* Text provided *
════════

# Advanced python pandas

## Merging Dataframes

### create Dataframe

In [25]:
import pandas as pd

df = pd.DataFrame(
    [
        {'Name': 'Chris', 'Item Purchased': 'Sponge', 'Cost': 22.50},
        {'Name': 'Kevyn', 'Item Purchased': 'Kitty Litter', 'Cost': 2.50},
        {'Name': 'Filip', 'Item Purchased': 'Spoon', 'Cost': 5.00},
    ],
    index = ['Store 1', 'Store 1', 'Store 2']
)

df

Unnamed: 0,Cost,Item Purchased,Name
Store 1,22.5,Sponge,Chris
Store 1,2.5,Kitty Litter,Kevyn
Store 2,5.0,Spoon,Filip


### adding new field

In [26]:
df['Date'] = ['December 1', 'January 1', 'mid-May']
df

Unnamed: 0,Cost,Item Purchased,Name,Date
Store 1,22.5,Sponge,Chris,December 1
Store 1,2.5,Kitty Litter,Kevyn,January 1
Store 2,5.0,Spoon,Filip,mid-May


In [27]:
df['Delivered'] = True
df

Unnamed: 0,Cost,Item Purchased,Name,Date,Delivered
Store 1,22.5,Sponge,Chris,December 1,True
Store 1,2.5,Kitty Litter,Kevyn,January 1,True
Store 2,5.0,Spoon,Filip,mid-May,True


In [28]:
df['Feedback'] = ['Positiv', None, 'Negative']
df

Unnamed: 0,Cost,Item Purchased,Name,Date,Delivered,Feedback
Store 1,22.5,Sponge,Chris,December 1,True,Positiv
Store 1,2.5,Kitty Litter,Kevyn,January 1,True,
Store 2,5.0,Spoon,Filip,mid-May,True,Negative


In [29]:
df = df.reset_index()

### update field

In [31]:
df['Date'] = pd.Series({0:'December 1', 2:'mid-May'})

════════

* Records supplied *
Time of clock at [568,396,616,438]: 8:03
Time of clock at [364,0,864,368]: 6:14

════════

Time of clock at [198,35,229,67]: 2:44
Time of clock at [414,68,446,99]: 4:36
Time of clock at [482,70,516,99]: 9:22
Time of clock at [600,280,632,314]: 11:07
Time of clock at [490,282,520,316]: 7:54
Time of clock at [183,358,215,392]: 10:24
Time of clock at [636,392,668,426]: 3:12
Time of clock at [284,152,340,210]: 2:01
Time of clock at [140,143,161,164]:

════════

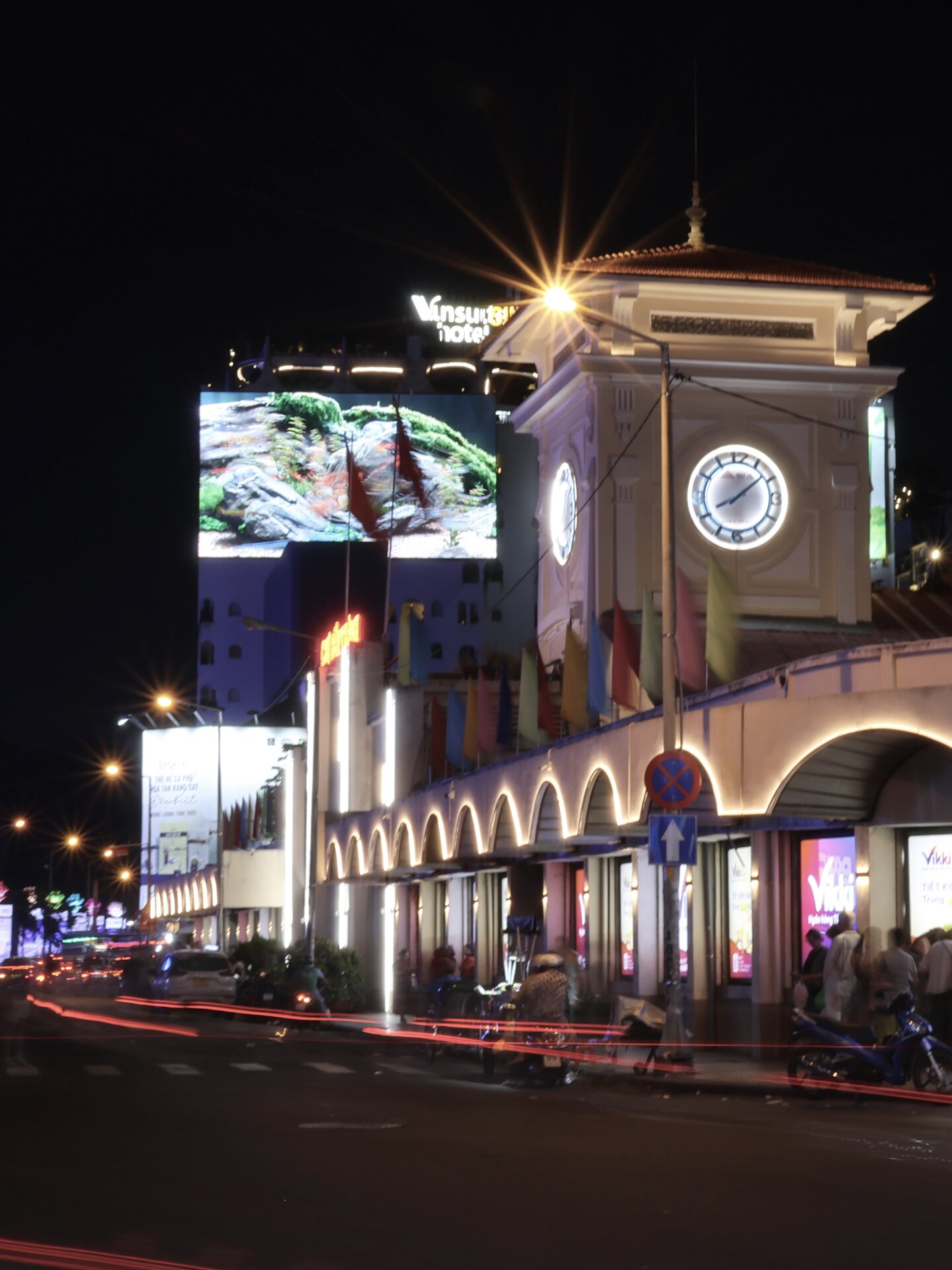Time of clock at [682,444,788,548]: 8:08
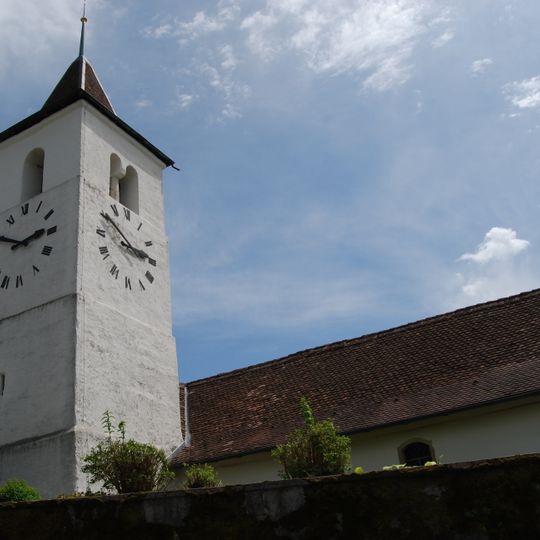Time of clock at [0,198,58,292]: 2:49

════════

* Exercises *
**A.** Answer these questions about the pandas notebook:
(i) What cost is given for the Sponge that Chris purchased?
(ii) What value is assigned to every row of the 'Delivered' column?
(iii) What three index labels are passed when the DataFrame is first created?
**B.** Return the portion of the pandas notebook from "Unnamed: 0,Cost,Item Purchased,Name,Date,Delivered,Feedback" up to and including "df = df.reset_index()", copied word for word.
The records play no part in the work here.

* Solutions *
**A.**
(i) 22.50
(ii) True
(iii) 'Store 1', 'Store 1', 'Store 2'

**B.**
Unnamed: 0,Cost,Item Purchased,Name,Date,Delivered,Feedback
Store 1,22.5,Sponge,Chris,December 1,True,Positiv
Store 1,2.5,Kitty Litter,Kevyn,January 1,True,
Store 2,5.0,Spoon,Filip,mid-May,True,Negative


In [29]:
df = df.reset_index()